City Hall of Valencia!

Ok ok please please I know its a government building but you can go inside and see it as well as a museum. It is impressive caught our attention and we went for it. Written briefly on it in my blog in the past but again, feel needs more. Therefore, here is my take on the City Hall or Ayuntamiento of the city of Valencia, Spain.

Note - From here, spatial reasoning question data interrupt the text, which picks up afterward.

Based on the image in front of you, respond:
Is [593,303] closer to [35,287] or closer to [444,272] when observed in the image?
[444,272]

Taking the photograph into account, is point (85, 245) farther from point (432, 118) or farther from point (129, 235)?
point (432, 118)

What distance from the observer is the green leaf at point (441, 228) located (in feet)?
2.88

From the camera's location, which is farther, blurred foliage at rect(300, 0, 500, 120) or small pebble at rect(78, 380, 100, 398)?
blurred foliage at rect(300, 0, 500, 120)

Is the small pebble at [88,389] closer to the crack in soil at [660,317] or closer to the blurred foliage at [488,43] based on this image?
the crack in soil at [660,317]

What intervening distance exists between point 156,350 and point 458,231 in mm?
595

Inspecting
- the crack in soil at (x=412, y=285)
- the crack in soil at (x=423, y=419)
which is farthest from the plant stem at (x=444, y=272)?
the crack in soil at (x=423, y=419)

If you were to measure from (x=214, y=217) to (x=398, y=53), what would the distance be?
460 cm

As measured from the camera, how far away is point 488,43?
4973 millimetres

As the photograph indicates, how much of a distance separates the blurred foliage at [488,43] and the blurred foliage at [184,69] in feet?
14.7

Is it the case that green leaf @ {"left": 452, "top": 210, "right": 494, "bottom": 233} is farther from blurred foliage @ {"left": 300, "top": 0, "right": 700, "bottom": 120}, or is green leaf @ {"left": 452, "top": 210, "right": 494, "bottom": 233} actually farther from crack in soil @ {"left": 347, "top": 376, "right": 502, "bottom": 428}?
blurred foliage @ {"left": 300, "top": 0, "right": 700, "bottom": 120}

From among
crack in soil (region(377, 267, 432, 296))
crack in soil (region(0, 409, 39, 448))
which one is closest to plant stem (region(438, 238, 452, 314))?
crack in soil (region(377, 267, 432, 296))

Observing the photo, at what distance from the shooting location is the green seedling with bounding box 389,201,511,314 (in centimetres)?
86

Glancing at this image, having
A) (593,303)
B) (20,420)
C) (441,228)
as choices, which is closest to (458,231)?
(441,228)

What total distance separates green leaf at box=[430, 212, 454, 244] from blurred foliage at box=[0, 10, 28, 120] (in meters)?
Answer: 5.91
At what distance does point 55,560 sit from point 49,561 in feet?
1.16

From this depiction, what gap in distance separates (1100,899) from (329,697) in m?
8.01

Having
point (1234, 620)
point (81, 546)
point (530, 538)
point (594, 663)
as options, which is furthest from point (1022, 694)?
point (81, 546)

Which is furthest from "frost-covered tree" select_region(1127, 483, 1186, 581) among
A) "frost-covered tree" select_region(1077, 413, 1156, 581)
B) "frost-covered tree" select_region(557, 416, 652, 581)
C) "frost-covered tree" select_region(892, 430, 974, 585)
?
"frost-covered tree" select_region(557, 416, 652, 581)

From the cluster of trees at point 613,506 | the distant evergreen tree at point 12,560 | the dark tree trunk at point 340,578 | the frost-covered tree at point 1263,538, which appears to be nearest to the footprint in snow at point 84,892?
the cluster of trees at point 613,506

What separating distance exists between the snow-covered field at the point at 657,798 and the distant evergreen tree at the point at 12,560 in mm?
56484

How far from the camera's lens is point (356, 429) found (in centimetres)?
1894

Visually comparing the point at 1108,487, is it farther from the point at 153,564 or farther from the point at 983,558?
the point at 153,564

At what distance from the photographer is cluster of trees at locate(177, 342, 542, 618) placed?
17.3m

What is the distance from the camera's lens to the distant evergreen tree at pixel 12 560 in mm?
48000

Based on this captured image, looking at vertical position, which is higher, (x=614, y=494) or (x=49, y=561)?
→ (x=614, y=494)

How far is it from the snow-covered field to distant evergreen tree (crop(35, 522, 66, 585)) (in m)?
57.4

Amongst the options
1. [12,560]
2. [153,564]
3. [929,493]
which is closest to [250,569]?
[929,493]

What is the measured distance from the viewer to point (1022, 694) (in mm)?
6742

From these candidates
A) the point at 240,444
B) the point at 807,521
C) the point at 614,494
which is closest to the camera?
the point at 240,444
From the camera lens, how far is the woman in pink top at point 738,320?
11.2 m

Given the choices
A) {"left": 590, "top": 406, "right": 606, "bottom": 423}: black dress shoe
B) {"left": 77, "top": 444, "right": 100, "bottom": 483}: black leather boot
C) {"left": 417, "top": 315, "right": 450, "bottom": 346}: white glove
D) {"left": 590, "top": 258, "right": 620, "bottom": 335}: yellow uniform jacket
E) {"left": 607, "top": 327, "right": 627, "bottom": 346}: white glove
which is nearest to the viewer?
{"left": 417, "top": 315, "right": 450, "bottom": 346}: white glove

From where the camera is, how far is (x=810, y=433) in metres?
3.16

Government buildings are dull except the city halls of Europe that can be rich and ornamental sometimes former palaces and manor houses; this is no exception in Valencia where on the Plaza del Ayuntamiento (city hall square) you have a beautiful city hall building before you.  The City/town hall (Ayuntamiento)  of Valencia , and the building body of the main façade was made between the second and third decades of the  20C in a marked modernist style.


Let me tell you more on the history I like and a description

The old City House (City/Town Hall) was located in the square that today occupies the garden of the “Palau de la Generalitat“, in the Plaza de la Virgen. In 1854, due to the dilapidated state in which it was found, it was provisionally decided to transfer it to the old Casa de la Enseñanza (Teaching House), in the current Plaza del Ayuntamiento, then Plaza de Isabel II. The building was built between 1758 and 1763 on land of the now-defunct Archicofradía de la Sangre or arch confraternity of Blood. The Casa de la Enseñanza was a teaching center for girls without resources.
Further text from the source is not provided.